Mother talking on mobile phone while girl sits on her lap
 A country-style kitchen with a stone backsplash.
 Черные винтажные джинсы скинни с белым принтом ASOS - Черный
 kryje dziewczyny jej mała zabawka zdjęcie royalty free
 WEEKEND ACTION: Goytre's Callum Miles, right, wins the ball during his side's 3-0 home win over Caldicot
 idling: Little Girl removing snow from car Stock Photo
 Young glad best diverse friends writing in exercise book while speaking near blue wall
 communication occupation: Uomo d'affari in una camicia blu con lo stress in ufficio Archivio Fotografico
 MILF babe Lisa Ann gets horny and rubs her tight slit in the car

* * * *

● **WORK ITEM**: Return the line that contains "kryje dziewczyny jej", along with every line after it in the data above, exactly and with nothing else.

● **REPLY**:
 kryje dziewczyny jej mała zabawka zdjęcie royalty free
 WEEKEND ACTION: Goytre's Callum Miles, right, wins the ball during his side's 3-0 home win over Caldicot
 idling: Little Girl removing snow from car Stock Photo
 Young glad best diverse friends writing in exercise book while speaking near blue wall
 communication occupation: Uomo d'affari in una camicia blu con lo stress in ufficio Archivio Fotografico
 MILF babe Lisa Ann gets horny and rubs her tight slit in the car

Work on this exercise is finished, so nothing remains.